> **SELECTED EXCERPT**
--- START ---

From mboxrd@z Thu Jan  1 00:00:00 1970
From: Paul Moore <paul.moore@hp.com>
Subject: Re: [PATCH 2/7] NetLabel: core network changes
Date: Fri, 28 Jul 2006 14:39:20 -0400
Message-ID: <44CA59D8.4090702@hp.com>
References: <20060717155224.060020000@hp.com> <20060717155822.315389000@hp.com> <20060728112426.GE14627@postel.suug.ch> <44CA504C.6030207@hp.com> <20060728181225.GF14627@postel.suug.ch>
Mime-Version: 1.0
Content-Type: text/plain; charset=ISO-8859-1
Content-Transfer-Encoding: 7bit
Cc: netdev@vger.kernel.org, selinux@tycho.nsa.gov, davem@davemloft.net,
	sds@epoch.ncsc.mil, jmorris@redhat.com, pratt@argus-systems.com
Return-path: <netdev-owner@vger.kernel.org>
Received: from atlrel6.hp.com ([156.153.255.205]:52380 "EHLO atlrel6.hp.com")
	by vger.kernel.org with ESMTP id S1161228AbWG1SjW (ORCPT
	<rfc822;netdev@vger.kernel.org>); Fri, 28 Jul 2006 14:39:22 -0400
To: Thomas Graf <tgraf@suug.ch>
In-Reply-To: <20060728181225.GF14627@postel.suug.ch>
Sender: netdev-owner@vger.kernel.org
List-Id: netdev.vger.kernel.org

Thomas Graf wrote:
> * Paul Moore <paul.moore@hp.com> 2006-07-28 13:58
> 
>>I'm  a little confused by your comment, could you be a bit more
>>specific?  Are you basing your comment strictly on the text above?  If
>>so, the problem may be my poor excuse for documentation rather then my
>>poor excuse for implementation :)
>>
>>I am using the generic netlink interface, in what I believe to be a
>>"correct" fashion - please correct me if I'm wrong.
> 
> The netlink bits are spread around all patches so I just quoted
> on this comment. By adding functions like netlbl_align(),
> netlbl_put_u8(), netlbl_put_hdr() writing a netlink header
> etc. you are just duplicating the already existing interfaces
> found in net/netlink.h and net/genetlink.h.

Thanks for the clarification, I think I understand your point a bit
better now.

It sounds like you main concern is that I'm not using the netlink
attribute interfaces, yes?  I looked at using those originally but
decided not to use them for the following reasons:

 1. They are listed as "optional" in the documents I read
 2. They add at least an extra 32 bits to each attribute
 3. There seems to be plenty of users in net/ipv4 who do not make
    use of attributes (a *quick* look again reveals none)
 4. Since I'm reading messages from userspace I can't trust the
    message contents regardless of it's use of attributes
 5. Harder to work with in userspace without using a netlink
    library, which would create an extra dependency for tools which
    talk to the NetLabel subsystem

Basically, I saw no requirement to use the netlink attributes and no
advantage so I didn't.  Is this reasonable, or do you feel the use of
attributes is a requirement?

-- 
paul moore
linux security @ hp

--- END ---

> **WORK REQUEST A**
Reproduce the NetLabel message from "by vger.kernel.org with" to "for implementation :)".
> **WORK REQUEST B**
Answer these questions using the NetLabel message:
(i) Which two header files does Thomas Graf name as already holding the interfaces being duplicated?
(ii) At least how many extra bits do netlink attributes add to each attribute?
(iii) What would relying on a netlink library in userspace create for tools that talk to the NetLabel subsystem?

> **SUPPLIED MATERIAL**
--- START ---

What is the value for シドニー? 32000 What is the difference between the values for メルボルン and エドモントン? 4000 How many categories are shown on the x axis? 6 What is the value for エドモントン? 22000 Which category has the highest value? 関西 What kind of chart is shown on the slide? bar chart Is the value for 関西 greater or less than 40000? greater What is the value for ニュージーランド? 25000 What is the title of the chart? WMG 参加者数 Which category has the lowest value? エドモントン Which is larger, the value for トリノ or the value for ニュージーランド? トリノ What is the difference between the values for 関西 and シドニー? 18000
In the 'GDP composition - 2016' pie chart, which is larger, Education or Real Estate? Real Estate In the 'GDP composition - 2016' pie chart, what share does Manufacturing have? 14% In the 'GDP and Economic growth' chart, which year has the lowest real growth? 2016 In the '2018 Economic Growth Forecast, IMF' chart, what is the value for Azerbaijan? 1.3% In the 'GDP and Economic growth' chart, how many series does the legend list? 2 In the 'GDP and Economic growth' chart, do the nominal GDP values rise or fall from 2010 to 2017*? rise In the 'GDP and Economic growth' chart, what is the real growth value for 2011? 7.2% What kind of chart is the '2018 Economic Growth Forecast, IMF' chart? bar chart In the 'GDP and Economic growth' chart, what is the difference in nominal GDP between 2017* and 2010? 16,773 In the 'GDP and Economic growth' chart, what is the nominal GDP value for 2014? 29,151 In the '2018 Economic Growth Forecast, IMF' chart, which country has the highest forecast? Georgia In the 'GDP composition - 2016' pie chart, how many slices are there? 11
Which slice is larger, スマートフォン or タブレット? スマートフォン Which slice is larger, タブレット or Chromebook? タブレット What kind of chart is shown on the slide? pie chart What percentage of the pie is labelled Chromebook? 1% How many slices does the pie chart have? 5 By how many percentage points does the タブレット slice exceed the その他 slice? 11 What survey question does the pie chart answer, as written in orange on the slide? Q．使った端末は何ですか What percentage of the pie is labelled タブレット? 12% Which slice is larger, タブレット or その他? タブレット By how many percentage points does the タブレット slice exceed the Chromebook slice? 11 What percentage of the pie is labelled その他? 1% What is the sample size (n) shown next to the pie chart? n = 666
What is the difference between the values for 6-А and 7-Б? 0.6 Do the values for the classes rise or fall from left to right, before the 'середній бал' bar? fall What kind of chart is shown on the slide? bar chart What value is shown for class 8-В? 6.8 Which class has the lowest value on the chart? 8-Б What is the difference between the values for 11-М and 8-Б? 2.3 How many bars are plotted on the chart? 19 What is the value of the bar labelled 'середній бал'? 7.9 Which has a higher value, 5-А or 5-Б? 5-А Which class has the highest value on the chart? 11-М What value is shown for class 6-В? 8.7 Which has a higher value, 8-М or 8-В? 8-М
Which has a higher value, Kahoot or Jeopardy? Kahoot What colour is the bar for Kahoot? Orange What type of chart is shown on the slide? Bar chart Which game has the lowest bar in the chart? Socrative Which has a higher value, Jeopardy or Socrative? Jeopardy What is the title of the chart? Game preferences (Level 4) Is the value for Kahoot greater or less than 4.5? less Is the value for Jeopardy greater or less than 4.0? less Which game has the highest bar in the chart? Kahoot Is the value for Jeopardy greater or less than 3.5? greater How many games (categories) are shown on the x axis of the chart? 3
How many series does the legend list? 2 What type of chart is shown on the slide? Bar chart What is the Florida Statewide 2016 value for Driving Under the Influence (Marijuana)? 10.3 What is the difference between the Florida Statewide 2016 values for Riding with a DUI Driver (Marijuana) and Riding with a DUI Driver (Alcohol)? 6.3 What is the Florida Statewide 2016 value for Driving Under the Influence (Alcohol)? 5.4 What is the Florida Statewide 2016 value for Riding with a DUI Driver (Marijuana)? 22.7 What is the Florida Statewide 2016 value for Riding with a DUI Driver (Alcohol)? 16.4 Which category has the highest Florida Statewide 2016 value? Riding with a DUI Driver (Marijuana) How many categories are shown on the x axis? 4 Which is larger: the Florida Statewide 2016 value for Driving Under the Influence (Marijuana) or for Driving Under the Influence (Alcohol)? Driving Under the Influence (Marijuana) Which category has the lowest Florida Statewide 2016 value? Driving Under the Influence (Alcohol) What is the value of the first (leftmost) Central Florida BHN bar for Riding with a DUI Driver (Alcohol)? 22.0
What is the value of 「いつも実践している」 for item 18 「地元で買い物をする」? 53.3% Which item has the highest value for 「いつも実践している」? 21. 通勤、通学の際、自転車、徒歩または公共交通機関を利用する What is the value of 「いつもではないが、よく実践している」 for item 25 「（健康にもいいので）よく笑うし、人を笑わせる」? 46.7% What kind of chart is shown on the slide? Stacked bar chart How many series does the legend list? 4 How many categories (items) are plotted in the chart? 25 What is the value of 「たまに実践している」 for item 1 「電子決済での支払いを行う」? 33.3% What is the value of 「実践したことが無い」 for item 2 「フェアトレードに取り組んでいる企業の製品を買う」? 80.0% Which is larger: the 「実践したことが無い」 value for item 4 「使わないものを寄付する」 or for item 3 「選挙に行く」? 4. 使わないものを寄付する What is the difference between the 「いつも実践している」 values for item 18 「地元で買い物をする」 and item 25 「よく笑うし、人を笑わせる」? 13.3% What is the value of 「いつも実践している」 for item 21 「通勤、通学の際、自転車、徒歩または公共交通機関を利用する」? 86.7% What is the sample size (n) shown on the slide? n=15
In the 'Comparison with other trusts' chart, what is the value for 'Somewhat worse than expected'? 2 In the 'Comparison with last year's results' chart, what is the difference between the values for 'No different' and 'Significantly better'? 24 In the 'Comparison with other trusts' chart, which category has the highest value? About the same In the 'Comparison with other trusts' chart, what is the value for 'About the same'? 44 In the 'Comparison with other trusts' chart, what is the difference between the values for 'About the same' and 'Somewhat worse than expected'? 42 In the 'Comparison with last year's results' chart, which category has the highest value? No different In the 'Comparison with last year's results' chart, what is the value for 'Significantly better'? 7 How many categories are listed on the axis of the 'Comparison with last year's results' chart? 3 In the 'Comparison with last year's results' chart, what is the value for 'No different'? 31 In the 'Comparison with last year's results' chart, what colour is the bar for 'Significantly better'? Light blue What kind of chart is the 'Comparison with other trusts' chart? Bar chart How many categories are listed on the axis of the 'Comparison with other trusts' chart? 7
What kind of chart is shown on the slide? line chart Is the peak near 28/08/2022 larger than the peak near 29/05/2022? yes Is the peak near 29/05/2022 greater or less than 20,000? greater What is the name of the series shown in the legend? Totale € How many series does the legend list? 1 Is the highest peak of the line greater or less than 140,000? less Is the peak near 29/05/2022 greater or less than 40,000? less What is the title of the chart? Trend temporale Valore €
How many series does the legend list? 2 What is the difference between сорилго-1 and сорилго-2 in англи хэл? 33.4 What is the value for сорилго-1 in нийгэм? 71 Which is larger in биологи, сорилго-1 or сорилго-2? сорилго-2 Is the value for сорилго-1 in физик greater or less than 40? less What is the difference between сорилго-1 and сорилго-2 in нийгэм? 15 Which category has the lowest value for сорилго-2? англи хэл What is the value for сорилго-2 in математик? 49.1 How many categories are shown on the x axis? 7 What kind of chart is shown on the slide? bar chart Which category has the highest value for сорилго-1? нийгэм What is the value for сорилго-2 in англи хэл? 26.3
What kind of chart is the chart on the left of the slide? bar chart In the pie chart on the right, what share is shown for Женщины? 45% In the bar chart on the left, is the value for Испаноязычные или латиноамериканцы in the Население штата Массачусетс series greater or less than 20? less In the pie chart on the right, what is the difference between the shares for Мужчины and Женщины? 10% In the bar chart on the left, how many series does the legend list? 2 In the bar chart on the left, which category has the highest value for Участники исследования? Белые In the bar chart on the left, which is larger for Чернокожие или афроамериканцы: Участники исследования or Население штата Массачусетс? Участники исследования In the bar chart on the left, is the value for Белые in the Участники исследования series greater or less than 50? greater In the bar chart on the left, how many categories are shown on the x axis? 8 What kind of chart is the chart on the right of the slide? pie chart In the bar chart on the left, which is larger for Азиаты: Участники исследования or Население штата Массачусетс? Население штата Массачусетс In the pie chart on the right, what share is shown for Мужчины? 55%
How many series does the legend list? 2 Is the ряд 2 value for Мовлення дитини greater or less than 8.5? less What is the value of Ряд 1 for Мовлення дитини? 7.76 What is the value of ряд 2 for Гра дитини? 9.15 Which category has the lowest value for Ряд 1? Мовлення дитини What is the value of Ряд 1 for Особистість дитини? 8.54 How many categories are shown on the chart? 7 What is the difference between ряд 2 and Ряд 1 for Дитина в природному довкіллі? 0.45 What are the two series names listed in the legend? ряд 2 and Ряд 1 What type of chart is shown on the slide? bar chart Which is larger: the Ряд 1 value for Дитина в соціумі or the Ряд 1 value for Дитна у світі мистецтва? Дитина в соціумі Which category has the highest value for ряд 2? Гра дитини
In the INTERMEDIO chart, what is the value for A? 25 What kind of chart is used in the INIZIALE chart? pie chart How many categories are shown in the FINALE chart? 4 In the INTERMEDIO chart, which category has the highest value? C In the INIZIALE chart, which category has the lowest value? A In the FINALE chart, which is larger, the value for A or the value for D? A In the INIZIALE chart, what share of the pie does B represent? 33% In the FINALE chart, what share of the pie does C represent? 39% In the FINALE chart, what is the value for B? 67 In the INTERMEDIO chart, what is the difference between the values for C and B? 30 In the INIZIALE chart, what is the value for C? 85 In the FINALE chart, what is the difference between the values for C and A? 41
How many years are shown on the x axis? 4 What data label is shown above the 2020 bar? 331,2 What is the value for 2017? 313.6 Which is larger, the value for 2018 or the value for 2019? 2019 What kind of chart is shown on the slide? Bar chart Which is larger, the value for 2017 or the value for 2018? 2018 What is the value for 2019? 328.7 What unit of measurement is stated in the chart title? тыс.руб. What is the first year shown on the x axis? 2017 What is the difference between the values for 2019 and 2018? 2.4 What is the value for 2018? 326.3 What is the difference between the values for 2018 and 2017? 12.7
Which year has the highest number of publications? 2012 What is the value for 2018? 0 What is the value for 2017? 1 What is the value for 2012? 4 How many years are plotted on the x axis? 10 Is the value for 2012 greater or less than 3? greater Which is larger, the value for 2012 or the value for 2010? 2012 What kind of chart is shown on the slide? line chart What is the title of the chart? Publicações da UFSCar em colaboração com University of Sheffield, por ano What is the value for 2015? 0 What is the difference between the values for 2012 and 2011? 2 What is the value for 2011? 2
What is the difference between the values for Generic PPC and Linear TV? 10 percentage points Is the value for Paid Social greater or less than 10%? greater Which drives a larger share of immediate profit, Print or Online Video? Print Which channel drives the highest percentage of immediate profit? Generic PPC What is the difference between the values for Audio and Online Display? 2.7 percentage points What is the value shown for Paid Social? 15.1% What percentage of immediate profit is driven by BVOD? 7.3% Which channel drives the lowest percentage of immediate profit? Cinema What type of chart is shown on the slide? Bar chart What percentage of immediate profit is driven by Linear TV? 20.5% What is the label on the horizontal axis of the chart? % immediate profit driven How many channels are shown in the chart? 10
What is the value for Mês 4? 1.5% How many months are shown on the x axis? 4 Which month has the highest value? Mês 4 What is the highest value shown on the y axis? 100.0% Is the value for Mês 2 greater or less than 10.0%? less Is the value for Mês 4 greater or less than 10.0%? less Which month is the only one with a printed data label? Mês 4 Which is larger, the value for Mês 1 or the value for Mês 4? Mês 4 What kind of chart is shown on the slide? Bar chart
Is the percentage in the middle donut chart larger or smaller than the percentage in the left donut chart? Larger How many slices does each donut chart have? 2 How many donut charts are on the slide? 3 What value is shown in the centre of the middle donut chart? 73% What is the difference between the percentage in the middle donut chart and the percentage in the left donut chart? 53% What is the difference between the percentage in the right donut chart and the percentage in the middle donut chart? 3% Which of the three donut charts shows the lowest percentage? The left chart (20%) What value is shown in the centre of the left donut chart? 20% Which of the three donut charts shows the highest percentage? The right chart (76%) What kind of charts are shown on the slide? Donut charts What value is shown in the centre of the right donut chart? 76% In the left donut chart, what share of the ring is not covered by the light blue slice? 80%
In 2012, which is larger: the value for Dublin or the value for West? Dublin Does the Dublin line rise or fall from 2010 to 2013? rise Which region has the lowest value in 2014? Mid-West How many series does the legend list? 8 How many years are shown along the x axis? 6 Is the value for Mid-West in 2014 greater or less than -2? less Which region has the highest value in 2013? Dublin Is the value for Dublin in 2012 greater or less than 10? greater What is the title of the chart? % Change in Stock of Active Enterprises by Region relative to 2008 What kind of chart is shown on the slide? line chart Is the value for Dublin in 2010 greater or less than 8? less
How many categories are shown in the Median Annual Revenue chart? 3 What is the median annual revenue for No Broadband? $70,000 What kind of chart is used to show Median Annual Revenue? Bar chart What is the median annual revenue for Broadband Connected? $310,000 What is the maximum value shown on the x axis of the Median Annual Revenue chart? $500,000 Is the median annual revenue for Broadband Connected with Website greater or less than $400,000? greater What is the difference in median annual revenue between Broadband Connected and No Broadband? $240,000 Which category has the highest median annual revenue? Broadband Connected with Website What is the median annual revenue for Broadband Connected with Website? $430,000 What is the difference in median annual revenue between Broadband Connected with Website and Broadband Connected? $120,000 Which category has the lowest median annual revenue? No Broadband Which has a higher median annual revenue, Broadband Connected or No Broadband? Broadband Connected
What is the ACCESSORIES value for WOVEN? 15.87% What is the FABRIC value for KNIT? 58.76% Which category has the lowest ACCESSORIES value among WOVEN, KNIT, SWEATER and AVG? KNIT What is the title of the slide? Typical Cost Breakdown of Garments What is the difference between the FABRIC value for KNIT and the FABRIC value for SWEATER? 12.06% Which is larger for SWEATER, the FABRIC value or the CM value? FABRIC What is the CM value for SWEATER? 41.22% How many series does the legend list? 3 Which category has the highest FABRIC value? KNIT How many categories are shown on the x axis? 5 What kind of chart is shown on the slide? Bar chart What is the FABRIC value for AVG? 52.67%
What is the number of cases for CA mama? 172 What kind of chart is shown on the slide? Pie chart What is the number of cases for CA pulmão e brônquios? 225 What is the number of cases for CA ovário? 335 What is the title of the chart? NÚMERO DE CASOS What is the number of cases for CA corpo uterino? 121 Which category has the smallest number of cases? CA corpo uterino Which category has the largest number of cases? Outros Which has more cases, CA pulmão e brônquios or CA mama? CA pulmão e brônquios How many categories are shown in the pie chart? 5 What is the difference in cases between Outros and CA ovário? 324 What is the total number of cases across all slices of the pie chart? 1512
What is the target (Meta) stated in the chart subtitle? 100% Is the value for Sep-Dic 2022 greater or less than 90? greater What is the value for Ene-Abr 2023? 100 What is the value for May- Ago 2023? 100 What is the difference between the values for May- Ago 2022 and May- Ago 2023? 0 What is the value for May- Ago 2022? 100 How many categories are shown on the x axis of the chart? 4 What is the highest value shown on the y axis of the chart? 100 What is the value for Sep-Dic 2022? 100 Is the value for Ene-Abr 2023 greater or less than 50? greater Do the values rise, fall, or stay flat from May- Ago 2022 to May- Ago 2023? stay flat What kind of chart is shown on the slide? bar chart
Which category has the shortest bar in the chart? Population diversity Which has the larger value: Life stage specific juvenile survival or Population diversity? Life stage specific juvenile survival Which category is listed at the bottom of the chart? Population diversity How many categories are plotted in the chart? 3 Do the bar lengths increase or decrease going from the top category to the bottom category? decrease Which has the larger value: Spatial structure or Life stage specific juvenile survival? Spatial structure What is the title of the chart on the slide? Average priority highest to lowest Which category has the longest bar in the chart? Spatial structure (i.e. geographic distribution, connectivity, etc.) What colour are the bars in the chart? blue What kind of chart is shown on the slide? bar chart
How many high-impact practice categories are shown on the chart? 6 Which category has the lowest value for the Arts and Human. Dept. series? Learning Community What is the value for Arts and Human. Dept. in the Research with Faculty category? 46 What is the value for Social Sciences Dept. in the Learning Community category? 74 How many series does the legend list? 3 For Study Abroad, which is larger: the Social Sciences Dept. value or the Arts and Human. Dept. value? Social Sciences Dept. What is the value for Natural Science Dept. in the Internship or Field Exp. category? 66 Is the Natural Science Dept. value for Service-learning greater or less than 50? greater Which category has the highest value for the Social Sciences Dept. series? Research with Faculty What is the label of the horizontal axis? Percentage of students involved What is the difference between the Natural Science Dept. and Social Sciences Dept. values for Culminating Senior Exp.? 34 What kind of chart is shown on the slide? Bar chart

--- END ---

> **WRITTEN ANSWER A**
by vger.kernel.org with ESMTP id S1161228AbWG1SjW (ORCPT
	<rfc822;netdev@vger.kernel.org>); Fri, 28 Jul 2006 14:39:22 -0400
To: Thomas Graf <tgraf@suug.ch>
In-Reply-To: <20060728181225.GF14627@postel.suug.ch>
Sender: netdev-owner@vger.kernel.org
List-Id: netdev.vger.kernel.org

Thomas Graf wrote:
> * Paul Moore <paul.moore@hp.com> 2006-07-28 13:58
> 
>>I'm  a little confused by your comment, could you be a bit more
>>specific?  Are you basing your comment strictly on the text above?  If
>>so, the problem may be my poor excuse for documentation rather then my
>>poor excuse for implementation :)

> **WRITTEN ANSWER B**
(i) net/netlink.h and net/genetlink.h
(ii) 32 bits
(iii) An extra dependency